« une vraie gouaille dans l’écriture de Maurice Daccord, proche de celle du Frédéric Dard »

Tantum ergo, quand Gendarmerie et Police ne font qu’un

D’un côté le commandant de gendarmerie Crevette qui accepte de travailler dans la police (le rapprochement de ces deux corps de l’état est encore proche de la science-fiction en France, mais n’est-ce pas dans le sens de l’histoire. Ce qui est certain pour un puriste comme moi en ce qui concerne la police et la procédure judiciaire, c’est que Maurice Daccord ne fait aucune erreur à ces niveaux et que même ce commandant a toute sa place dans un service de police de province normal).
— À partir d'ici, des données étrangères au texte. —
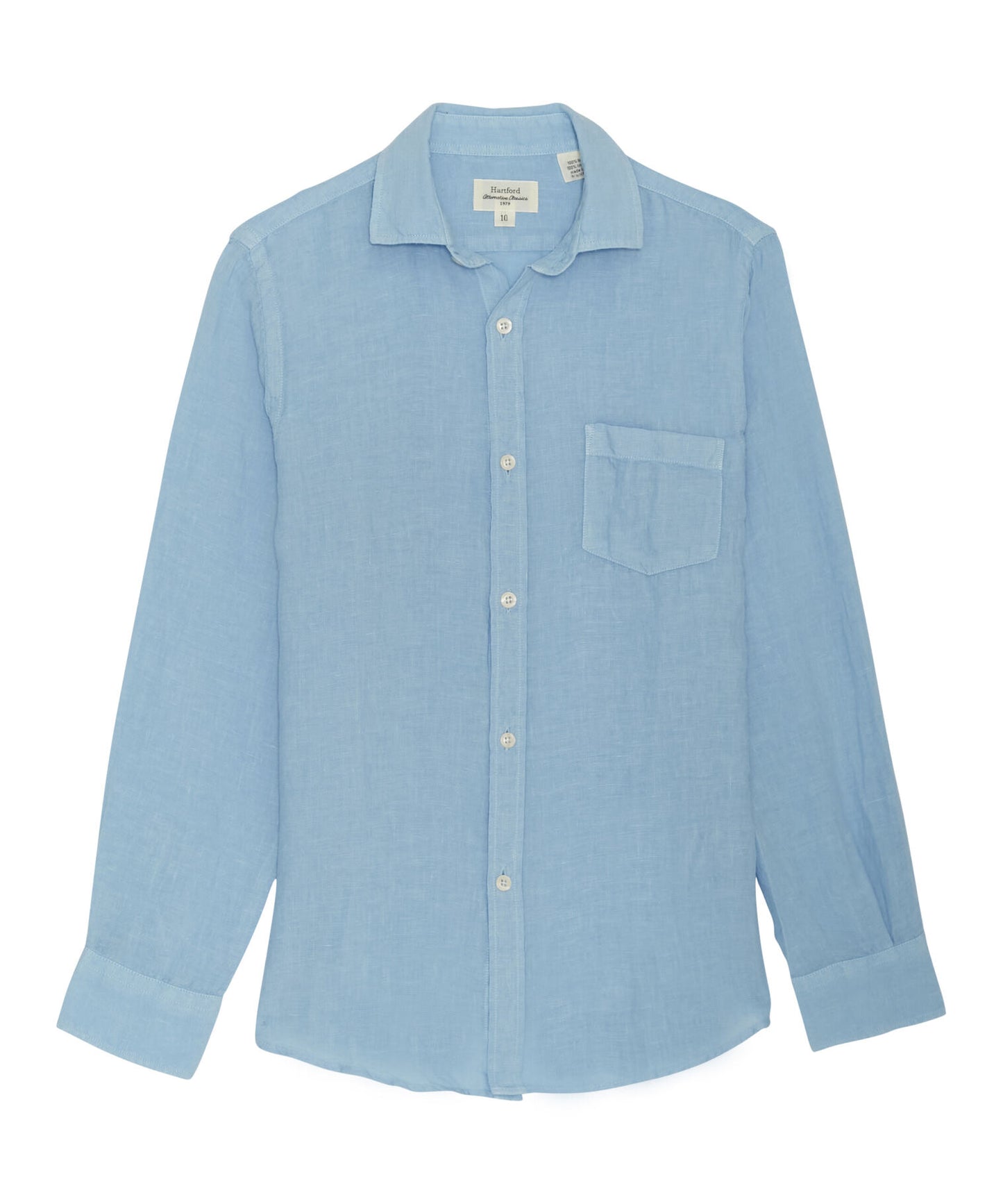 PAUL PAT WOVEN SHIRT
De l’autre Baccardi un gratte-papier dans une compagnie d’assurances qui à la veille de la retraite décide de monter un cabinet d’écoute pour personnes délaissées (à son domicile, la cuisine servant de salle d’attente). Pas un cabinet de psychothérapie, non, d’écoute, il soigne avant tout par l’écoute, par le silence, tout au plus peut il partager son expérience de ses nombreux divorces et il sait faire montre d’empathie. Il a une vraie éthique (qu’il invente étant le seul à exercer ce métier) : ne jamais prendre les coordonnées de ses patient(e)s, il ne vérifie même pas si le prénom donné est le bon.
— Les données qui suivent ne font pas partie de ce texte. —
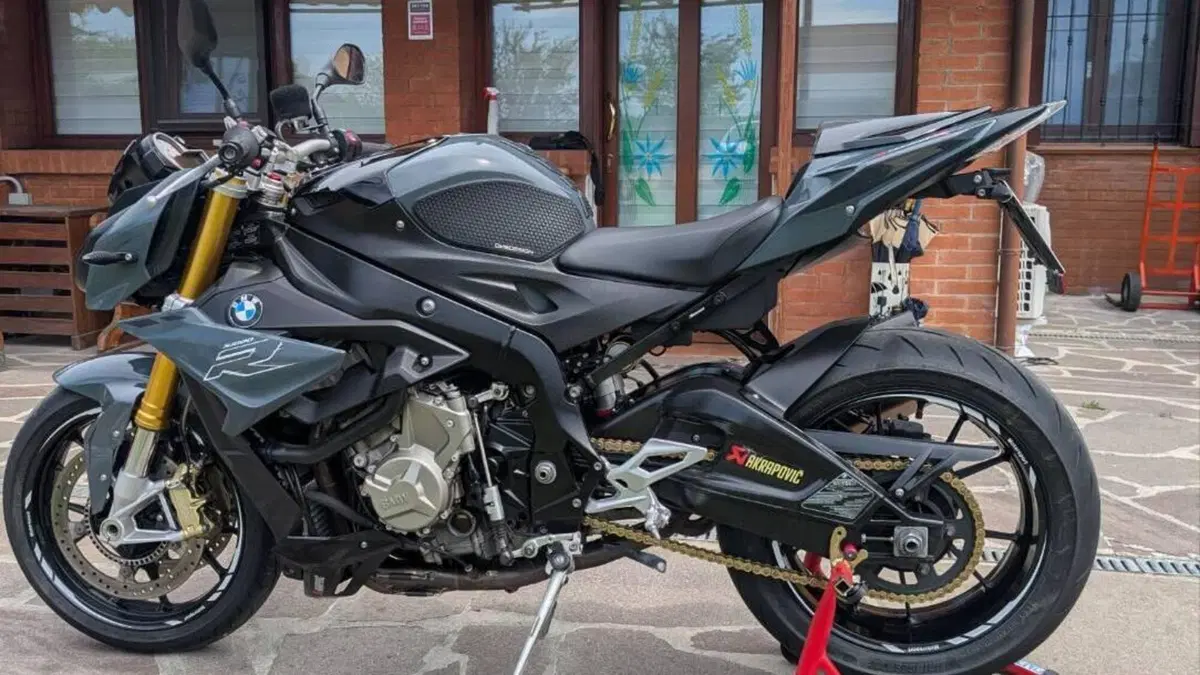 Bmw S 1000 R (2017 - 20)  (2)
Dans cette ville de province, le commandant Crevette se voit obligé sur une série de meurtres assez ignobles : des femmes sont assassinées, éventrées, un crucifix enfoncé dans leur vagin et les mots Tantum Ergoscarifiés sur leur ventre.

Tantum ergo, un hymne des vêpres Pange linguacomposé par Saint Thomas d’Aquin et qui depuis le XIX siécle fait partie de la liturgie catholique pour la célébration du Saint Sacrement. Une grande partie des victimes s’avèrent être des clientes de Baccardi. Il devient le premier suspect, mais à force de repas et d’apéritifs, les deux hommes apprennent à se connaître et finissent par collaborer. 

Leurs investigations les amènent dans un monastère isolé qui, bien des années avant, servait de pension pour jeunes filles de bonne famille. Quel secret renferme ses murs épais ? Et si tout cela n’était autre qu’une vengeance longuement mûrie ? Et si le vrai n’était pas si évident qu’il en ait l’air ?

Quand j’ai lu ce roman policier de Maurice Daccord publié chez L’Harmattan, j’ai pensé à un autre que je venais juste de finir : L’écrivain public de Dan Fesperman paru dans la collection grands détectives aux éditions 10/18. Le même principe, deux personnages que rien ne devrait réunir et qui collaborent ensemble pour résoudre un meurtre. La similitude s’achève à ce niveau.

Il y a une vraie gouaille dans l’écriture de Maurice Daccord, proche de celle du Frédéric Dard, celui des premiers romans policier essentiellement. Ces deux héros sont sympathiques, avec leurs blessures, leurs cicatrices, leurs pudeurs. Un peu d’argot, mais toujours à bon escient, qui rend dialogues et texte très vivants, naturels. 

Un roman policier très classique, mais que l’on lit toujours avec grand plaisir.